MedIR is a full-stack information retrieval system for clinical medical literature. It builds a positional inverted index over a collection of PubMed Central articles and ranks them with five retrieval models — including a Latent Semantic Analysis (LSA) engine implemented from scratch (truncated SVD, no ML libraries), a hybrid lexical+semantic ranker fused via Reciprocal Rank Fusion, and a Learning-to-Rank model trained with coordinate ascent directly on MAP.
Retrieval is exposed through four interfaces: an interactive CLI, a desktop Swing GUI, a REST API with a browser search UI (autocomplete, snippet highlighting, interactive latent-space document map, and Precision–Recall curve visualization), and a batch TREC evaluation pipeline with Wilcoxon statistical significance testing.
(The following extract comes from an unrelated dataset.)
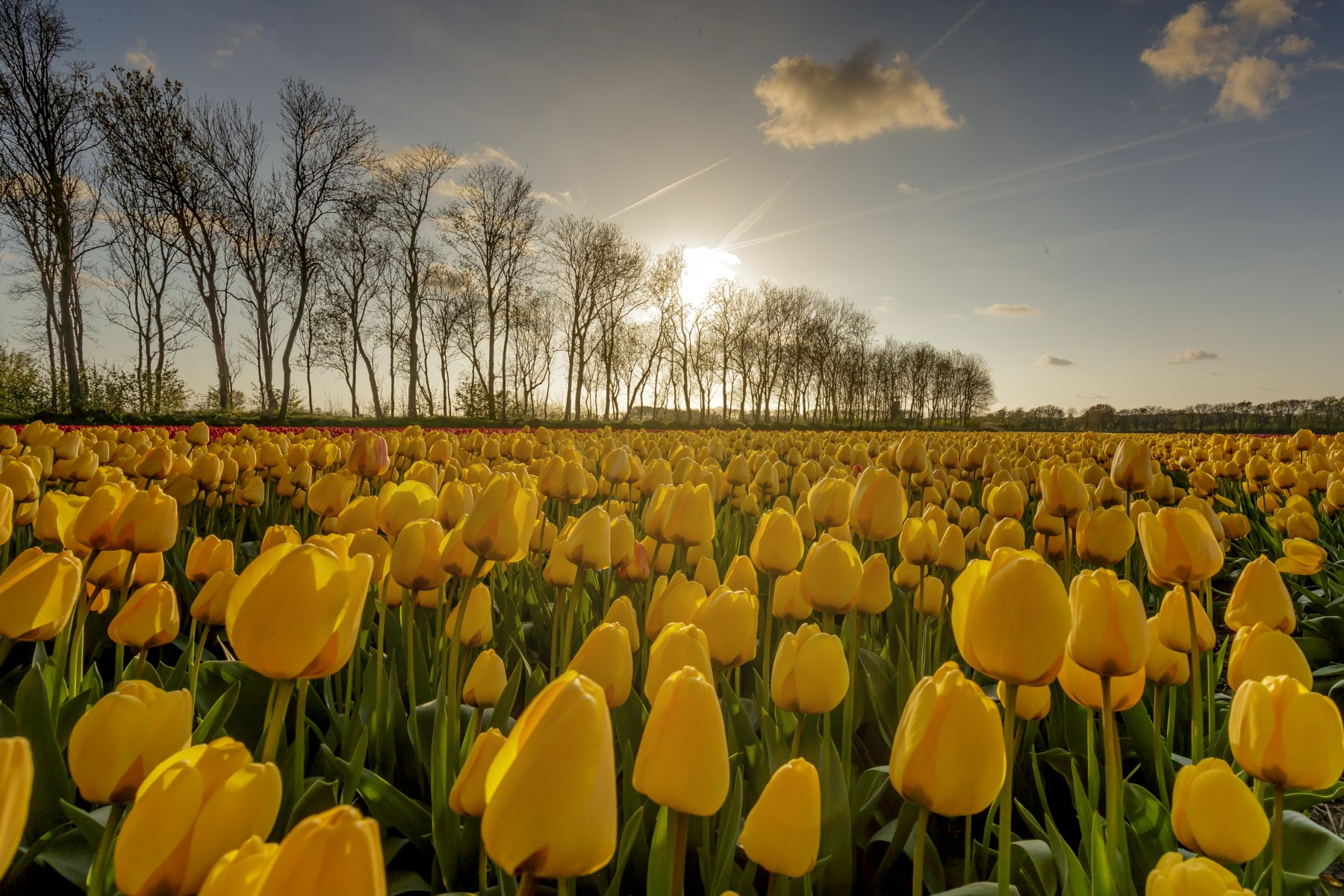 Booking.com invites you to wake up in a field of Dutch tulips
The whole system is containerized with a multi-stage Docker build, validated in GitHub Actions CI, and documented with an OpenAPI 3.0 spec.
Built on the TREC Clinical Decision Support track dataset — three clinical query types: diagnosis, test, treatment.
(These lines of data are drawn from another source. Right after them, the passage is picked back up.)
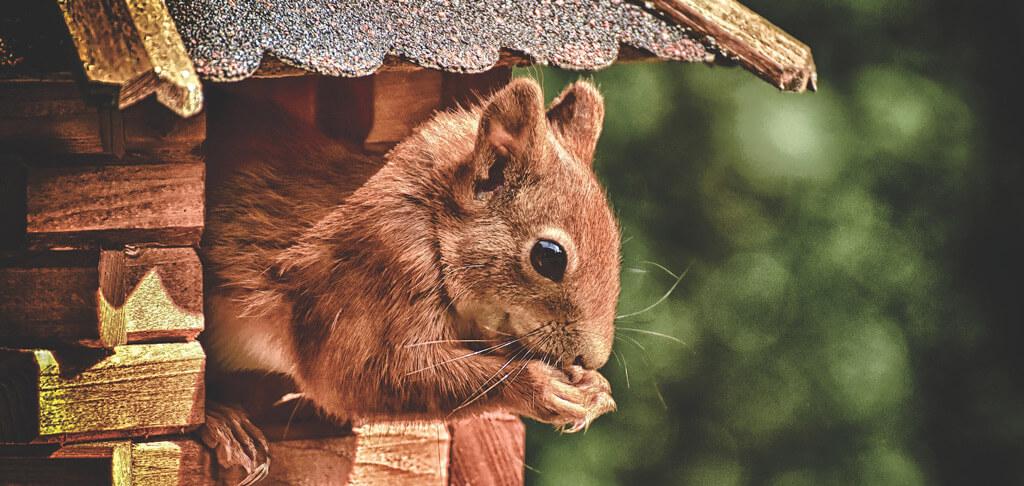 Eichhörnchen-Vogelhaus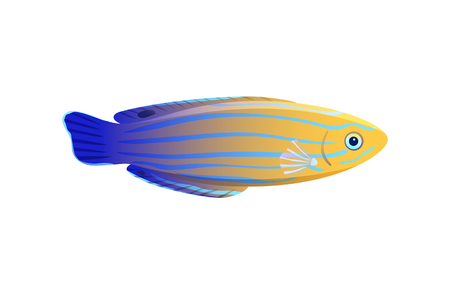 Striped yellow and blue wrasse isolated on white, vector illustration of pretty marine inhabitant, glossy body with colorful lines, underwater dweller 일러스트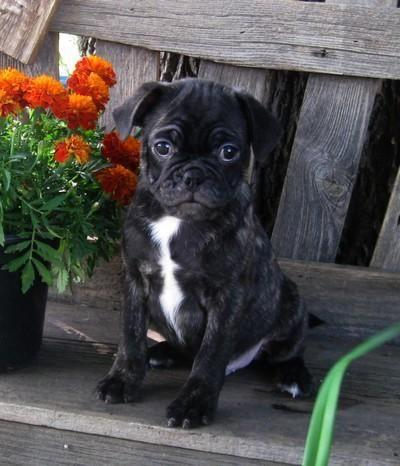 pug breeders mn brindle bug puppies boston terrier x pug cute cute for 3874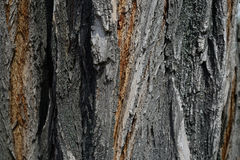 Tree. A bark of a tree trunk in a Belarusian forest Stock Photo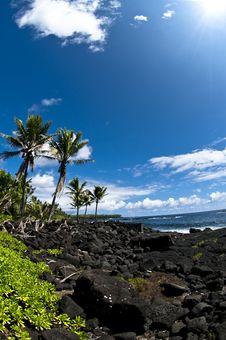 Free Tropical Beach With Ocean Views Stock Photo - 19328210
- LSA semantic search from scratch — dense document embeddings from a truncated SVD (NIPALS power iteration with residual deflation), with correct query fold-in (
A·V = U·Σ). No NumPy, no external linear-algebra library — pure Java. - Learning to Rank — coordinate ascent over 5 features (BM25 score, VSM score, LSA cosine, reciprocal rank from BM25, reciprocal rank from LSA) that directly maximises MAP. Trained on the collection's own qrels and saved to
LTRWeights.txtfor live serving. - Hybrid retrieval — combines BM25 (lexical) and LSA (semantic) rankings with Reciprocal Rank Fusion (RRF, k=60) for robustness across query types.
- Statistical significance — Wilcoxon signed-rank test on per-topic AP for every model pair; the evaluation report flags
*/**/***significance levels. - Unsupervised document map — spherical k-means clustering over the latent embeddings, projected to a 2D map and rendered as an interactive SVG scatter plot; Precision–Recall curves for all models live in the same UI.
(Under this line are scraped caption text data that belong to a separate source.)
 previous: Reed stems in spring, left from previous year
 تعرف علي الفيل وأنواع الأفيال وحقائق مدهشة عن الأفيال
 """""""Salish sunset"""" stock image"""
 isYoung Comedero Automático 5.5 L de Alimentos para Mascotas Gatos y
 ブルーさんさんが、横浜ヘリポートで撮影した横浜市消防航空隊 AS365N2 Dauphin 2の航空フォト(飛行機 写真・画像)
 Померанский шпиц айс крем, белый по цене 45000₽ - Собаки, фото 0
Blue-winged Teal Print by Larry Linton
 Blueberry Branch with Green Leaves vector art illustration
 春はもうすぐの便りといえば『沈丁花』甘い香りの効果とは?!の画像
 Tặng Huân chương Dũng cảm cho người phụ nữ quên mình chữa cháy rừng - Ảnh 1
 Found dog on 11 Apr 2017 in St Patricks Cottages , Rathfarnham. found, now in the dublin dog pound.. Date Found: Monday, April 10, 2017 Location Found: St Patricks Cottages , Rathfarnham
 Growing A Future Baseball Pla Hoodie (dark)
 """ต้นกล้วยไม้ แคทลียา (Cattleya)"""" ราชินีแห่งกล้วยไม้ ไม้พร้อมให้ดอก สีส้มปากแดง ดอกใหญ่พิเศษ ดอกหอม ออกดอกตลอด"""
- Five ranking models, head-to-head — VSM, BM25, LSA, Hybrid, and LTR, all measured with a TREC-style evaluation harness (MAP, P@K, R@K, NDCG, R-Prec).
- Production-shaped delivery — REST API, OpenAPI spec, multi-stage Docker image with a health check, GitHub Actions CI, and a dependency-free test suite (23 tests).
- Classic IR done right — phrase / boolean / proximity / wildcard queries, Rocchio pseudo-relevance feedback, Levenshtein spelling correction, prefix autocomplete, and document-similarity search.
flowchart LR
subgraph Ingestion
NXML[".nxml articles"] --> IDX[Indexer]
IDX --> INV[("Positional<br/>Inverted Index")]
IDX --> EMB[("LSA Embeddings<br/>truncated SVD")]
end
subgraph Retrieval["Query Evaluator"]
Q["Query<br/>phrase / bool / wildcard"] --> ANL[Analyze + correct + expand]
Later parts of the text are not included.